İlkokuldan beri okumaya, bilhassa dönemin çizgi romanları ile çocuk dergilerine özel bir ilgim olmuştur. Çocuk klasikleri ile bazıları yaşımın üstüne hitap eden romanların yanında, Teksas, Tommiks, Mister No, Pekos Bill gibi dönemin çizgi romanları ile Gırgır mizah dergisini; Doğan Kardeş, Tercüman Çocuk, Milliyet Çocuk, Türkiye Çocuk, Can Kardeş ve şu anda hatırlayamadığım dergileri düzenli olarak takip ettiğim gibi, bunları ve bunların verdikleri ansiklopedi eklerini ciltlemiştim. Maalesef dergiler kayboldu, lakin ansiklopedi ekleri hâlâ kitaplığımda.
Bugün baktığımda çizgi romanlar dâhil tüm bu okumaların ufkumu açmada çok faydaları olduğunu, milliyetçi vemuhafazakâr kitap ve dergilerinde -bilhassa Yeni Asya Yayınlarının çocuk ve gençlere yönelik kitapları ile Can Kardeş dergisinin- İslami yönde gelişimime ciddi katkı sağladığını görüyorum.
Tevhidî düşünceyle tanışmam 1984 yılında lise 2. sınıfta oldu. Bu dönemde İslam’a bir yönelişim vardı ve artık okumalarım İslami kitaplar ve dergiler yönünde idi. Tevhidî İslam’la tanışmamın ardından ilk takip ettiğim dergiİslam oldu. O devirde 100 bin civarında basan bu dergi, özellikle ümmetçi çizgisi ile üzerimde olumlu etki bırakmıştır. Bilahare İnsan dergisi ile tanıştım ve kapanana kadar sürekli takip ettim. Bu esnada Mektup, Ribat, Mektep, Vahdet, Bu Meydan gibi dönemin dergilerini zaman zaman takip ettim.
Üniversite çağında takip ettiğim asıl dergi ise Girişim oldu ve bu dergiyi de kapanana kadar takip ettim. Üniversite ortamında Yöneliş Yayınlarından çıkan kitapları takip ettiğim gibi, Dünya ve İslam dergisini de takip ettim ve bu okumalarımın tevhidî anlayışımın netleşmesi ve ümmet bilinci üzerinde çok önemli katkıları oldu.
1991 yılında üniversiteyi bitirmiştim ve gazete bayilerinde bulunması nedeniyle tevhidî anlayışımın iyice netleşmesine ciddi katkı sağlayan İktibas dergisini takip etmeye başlamıştım. Bu dönemde adını duymakla beraber Haksöz dergisiyle tanışma fırsatım olmadı ve ancak 2007’de tanışabildim. O günden bugüne kesintisiz takip ediyor ve her sayısını mutlaka okuyorum.
Doğrusu Haksöz dergisi ile ilk çıktığından itibaren tanışmamış olmamı, kendi açımdan 15 yıllık çok büyük bir kayıp olarak addediyorum. Bugün Haksöz dergisine katkı vermeye çalışan bir yazarı ve her satırını okuyan bir okuruyum. Özellikle sosyal ve siyasal analiz yazıları benim açımdan ufuk açıcı. İmani ve ahlaki konularda yeterince durulmamasını derginin eksiği olarak görüyor ve kendi yazılarımda bu alandaki eksikliği doldurmaya çalışıyorum.

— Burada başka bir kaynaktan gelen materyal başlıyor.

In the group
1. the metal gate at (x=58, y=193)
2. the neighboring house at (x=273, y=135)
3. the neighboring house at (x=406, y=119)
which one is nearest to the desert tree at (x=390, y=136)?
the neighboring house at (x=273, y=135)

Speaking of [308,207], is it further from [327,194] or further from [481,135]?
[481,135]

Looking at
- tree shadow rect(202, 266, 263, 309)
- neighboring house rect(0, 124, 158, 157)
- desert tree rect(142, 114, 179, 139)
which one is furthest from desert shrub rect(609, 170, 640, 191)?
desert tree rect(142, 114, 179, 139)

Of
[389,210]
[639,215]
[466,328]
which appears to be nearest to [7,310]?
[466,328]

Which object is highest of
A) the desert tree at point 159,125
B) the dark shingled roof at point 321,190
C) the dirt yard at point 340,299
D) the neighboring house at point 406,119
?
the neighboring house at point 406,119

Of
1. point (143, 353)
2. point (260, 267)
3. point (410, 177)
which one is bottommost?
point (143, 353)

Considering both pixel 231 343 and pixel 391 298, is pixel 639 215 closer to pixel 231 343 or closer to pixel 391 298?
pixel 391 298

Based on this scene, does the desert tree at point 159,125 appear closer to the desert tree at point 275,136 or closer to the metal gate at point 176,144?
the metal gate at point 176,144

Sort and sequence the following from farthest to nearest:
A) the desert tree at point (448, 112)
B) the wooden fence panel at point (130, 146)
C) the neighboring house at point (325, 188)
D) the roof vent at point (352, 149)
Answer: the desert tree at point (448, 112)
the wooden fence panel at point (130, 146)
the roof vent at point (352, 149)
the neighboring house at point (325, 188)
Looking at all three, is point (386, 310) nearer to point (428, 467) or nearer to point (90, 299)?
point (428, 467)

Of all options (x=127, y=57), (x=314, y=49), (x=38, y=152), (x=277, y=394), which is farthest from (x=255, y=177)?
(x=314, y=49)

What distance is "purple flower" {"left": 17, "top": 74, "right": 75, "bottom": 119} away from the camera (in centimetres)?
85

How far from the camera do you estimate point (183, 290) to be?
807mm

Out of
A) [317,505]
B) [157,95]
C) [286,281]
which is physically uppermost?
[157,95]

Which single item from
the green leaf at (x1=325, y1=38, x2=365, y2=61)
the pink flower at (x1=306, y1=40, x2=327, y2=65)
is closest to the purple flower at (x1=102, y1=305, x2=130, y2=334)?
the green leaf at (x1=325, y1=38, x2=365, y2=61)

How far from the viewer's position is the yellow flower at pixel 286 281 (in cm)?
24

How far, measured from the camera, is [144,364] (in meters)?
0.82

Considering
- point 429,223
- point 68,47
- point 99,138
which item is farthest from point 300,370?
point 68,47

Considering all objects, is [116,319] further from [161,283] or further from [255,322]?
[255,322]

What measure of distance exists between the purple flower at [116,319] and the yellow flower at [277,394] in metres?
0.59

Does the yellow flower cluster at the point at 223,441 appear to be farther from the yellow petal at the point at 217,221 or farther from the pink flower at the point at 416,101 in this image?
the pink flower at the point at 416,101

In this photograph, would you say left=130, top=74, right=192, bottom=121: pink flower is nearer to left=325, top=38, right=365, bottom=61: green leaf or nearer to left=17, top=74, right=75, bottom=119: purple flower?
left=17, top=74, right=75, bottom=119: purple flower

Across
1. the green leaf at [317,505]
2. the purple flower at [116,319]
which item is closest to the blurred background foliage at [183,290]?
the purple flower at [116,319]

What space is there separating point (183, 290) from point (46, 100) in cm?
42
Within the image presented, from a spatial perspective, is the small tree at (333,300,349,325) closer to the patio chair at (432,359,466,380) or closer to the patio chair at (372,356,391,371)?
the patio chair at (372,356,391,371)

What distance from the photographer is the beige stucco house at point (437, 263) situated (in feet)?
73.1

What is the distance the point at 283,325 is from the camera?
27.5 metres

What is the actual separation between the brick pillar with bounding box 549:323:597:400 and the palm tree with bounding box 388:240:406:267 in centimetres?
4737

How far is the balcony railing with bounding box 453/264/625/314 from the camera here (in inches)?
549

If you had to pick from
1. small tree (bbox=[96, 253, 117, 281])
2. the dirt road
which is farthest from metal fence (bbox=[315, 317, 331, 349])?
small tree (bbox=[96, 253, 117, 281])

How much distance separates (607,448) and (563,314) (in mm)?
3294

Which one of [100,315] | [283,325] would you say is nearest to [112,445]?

Haksöz dergisi gelişerek mutlaka devam etmeli. Lakin sadece Haksöz dergisi yetmez, bunun yanında mutlaka Dünya ve İslam formatında daha derinlikli bir dergi ve çocuk dergiciliği ile mizah dergiciliği de ihmal edilmemeli. Özellikle yazının başında isimlerini verdiğim çocuk dergileri formatında dergilere çok büyük ihtiyaç olduğunu düşünüyorum.
Dergisiz kesinlikle olmaz. Özellikle çocuklara ve gençlere yönelik, tevhidî mesajların onlara cazip gelecek şekilde verileceği dergiler hayati öneme sahip kanaatimce. İnternet ve sosyal medya insanlara kitapların ve dergilerin vereceğini asla veremez. Beklentim gelecekte internet ve sosyal medyanın bugünkü cazibesini kaybedip, tekrar kalem kâğıda dönüleceği yönünde. Böyle olmasa bile, bizler kâğıtve kalemi terk etmemeli, bilhassa çocuklarımızı kâğıtla arkadaş kılmalıyız.
Haksöz dergisinin gelişerek devam etmesi temennisiyle.